Hi! I'm Jeremy, one of the developers.

We'll probably work on something like this for the next version. One reason it's harder than you think: We would have to buy / own rights to the photographs before we could use them to train -- most of those photos are owned by Getty or the AP. And our own photographs are perfectly lit and square, which made them awful for training face recognition.

The other hangup (which I didn't get to in the article) is having to add / remove people. New members are constantly being added and that's a maintenance burden for us. Amazon usually has the new member within a day or two. (Our team is very small and we have a lot of other responsibilities!)

But good points, definitely.

WrtCdEvrydy · on June 7, 2018

> We would have to buy / own rights to the photographs before we could use them to train -- most of those photos are owned by Getty or the AP.

I think your model would be covered by derivative art... unless you started selling the model itself.

hooloovoo_zoo · on June 7, 2018

"We would have to buy / own rights to the photographs before we could use them to train..."

Is this actually true?

pbhjpbhj · on June 7, 2018

In USA I don't think it is because the end use is transformative [1].
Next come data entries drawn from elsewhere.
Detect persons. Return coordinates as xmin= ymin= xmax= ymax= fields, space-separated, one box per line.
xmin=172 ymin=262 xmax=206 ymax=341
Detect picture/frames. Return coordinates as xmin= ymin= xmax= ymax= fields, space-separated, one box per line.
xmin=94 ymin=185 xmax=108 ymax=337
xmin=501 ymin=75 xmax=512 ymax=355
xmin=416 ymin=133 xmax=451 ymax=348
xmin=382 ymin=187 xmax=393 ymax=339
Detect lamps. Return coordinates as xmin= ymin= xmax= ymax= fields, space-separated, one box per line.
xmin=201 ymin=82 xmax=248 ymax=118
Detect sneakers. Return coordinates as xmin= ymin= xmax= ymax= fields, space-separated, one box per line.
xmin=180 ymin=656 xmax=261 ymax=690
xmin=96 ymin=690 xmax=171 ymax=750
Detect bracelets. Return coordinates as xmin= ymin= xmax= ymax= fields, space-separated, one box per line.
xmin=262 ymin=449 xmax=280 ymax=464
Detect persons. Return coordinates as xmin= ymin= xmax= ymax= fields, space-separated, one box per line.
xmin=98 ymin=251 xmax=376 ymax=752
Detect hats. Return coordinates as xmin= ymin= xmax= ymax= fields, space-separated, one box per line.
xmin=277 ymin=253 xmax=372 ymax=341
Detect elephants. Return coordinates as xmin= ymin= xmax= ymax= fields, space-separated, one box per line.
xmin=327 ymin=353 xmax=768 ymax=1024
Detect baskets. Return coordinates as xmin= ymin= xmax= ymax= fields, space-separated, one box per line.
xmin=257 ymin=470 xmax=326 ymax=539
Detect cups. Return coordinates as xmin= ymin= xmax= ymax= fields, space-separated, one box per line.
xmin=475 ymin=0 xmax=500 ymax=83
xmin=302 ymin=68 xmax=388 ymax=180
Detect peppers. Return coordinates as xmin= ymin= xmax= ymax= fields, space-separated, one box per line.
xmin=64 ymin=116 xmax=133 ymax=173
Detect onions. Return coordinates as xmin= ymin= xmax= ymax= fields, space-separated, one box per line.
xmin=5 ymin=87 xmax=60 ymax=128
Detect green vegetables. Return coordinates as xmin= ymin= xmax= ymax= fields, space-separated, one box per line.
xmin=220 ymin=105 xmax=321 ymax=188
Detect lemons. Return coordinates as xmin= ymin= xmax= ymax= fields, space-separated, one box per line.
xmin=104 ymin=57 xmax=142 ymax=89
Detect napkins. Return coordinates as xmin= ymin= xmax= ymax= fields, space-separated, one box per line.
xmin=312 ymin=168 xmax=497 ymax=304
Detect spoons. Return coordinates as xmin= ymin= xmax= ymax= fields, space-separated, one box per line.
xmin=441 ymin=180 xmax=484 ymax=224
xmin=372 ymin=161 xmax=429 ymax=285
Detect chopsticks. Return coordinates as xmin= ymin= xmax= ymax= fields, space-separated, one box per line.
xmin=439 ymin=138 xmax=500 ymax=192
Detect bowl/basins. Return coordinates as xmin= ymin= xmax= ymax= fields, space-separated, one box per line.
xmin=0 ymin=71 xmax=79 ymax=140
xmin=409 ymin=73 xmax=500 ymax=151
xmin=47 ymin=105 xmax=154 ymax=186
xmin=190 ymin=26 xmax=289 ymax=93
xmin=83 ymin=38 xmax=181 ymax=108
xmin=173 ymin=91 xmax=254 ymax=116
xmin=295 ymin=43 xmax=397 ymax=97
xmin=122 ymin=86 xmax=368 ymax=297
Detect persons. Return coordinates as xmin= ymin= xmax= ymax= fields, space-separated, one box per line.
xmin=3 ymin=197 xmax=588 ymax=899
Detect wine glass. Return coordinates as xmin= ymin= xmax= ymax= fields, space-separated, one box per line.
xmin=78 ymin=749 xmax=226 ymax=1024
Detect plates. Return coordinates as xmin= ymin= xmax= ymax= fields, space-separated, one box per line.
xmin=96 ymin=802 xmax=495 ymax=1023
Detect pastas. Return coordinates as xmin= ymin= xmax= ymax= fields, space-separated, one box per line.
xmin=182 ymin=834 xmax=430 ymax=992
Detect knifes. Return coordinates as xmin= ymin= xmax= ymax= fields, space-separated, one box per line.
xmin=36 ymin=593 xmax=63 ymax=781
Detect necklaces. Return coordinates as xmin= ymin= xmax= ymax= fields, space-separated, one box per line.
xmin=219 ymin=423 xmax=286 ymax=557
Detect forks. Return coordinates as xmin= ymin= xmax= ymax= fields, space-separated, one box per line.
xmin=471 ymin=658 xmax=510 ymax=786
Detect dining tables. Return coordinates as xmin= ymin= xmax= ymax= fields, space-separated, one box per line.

In UK it would be tortuous because it relies on Fair Use to temporarily store the images in order to extract the facial structure data. Fair Dealing is really draconian in comparison.

[1] https://www.lib.umn.edu/copyright/fairuse

happyopossum · on June 8, 2018

Really doesn’t matter - the legal team at the NYT thinks it might be, and lawyers exist to tell people “you’d better not”.

acct1771 · on June 8, 2018

And it's our job, as someone who knows what a computer is, to move forward with common sense if they're overreaching which, is their job.

They have every incentive to be as conservative in their advice as possible, and no incentives to "allow" risks. Doesn't increase their compensation any.

mxuribe · on June 8, 2018

But...doesn't congress maintain some sort of api for available bio data - possibly including photos - to avoid the maintenance issue brought up in the piece? A quick google search shows propublica has sych an api, and it seems to have originally been developed by NYT... https://projects.propublica.org/api-docs/congress-api/

acct1771 · on June 8, 2018

> We would have to buy / own rights to the photographs before we could use them to train

Please do elaborate on who's enforcing this mindset on you/your team.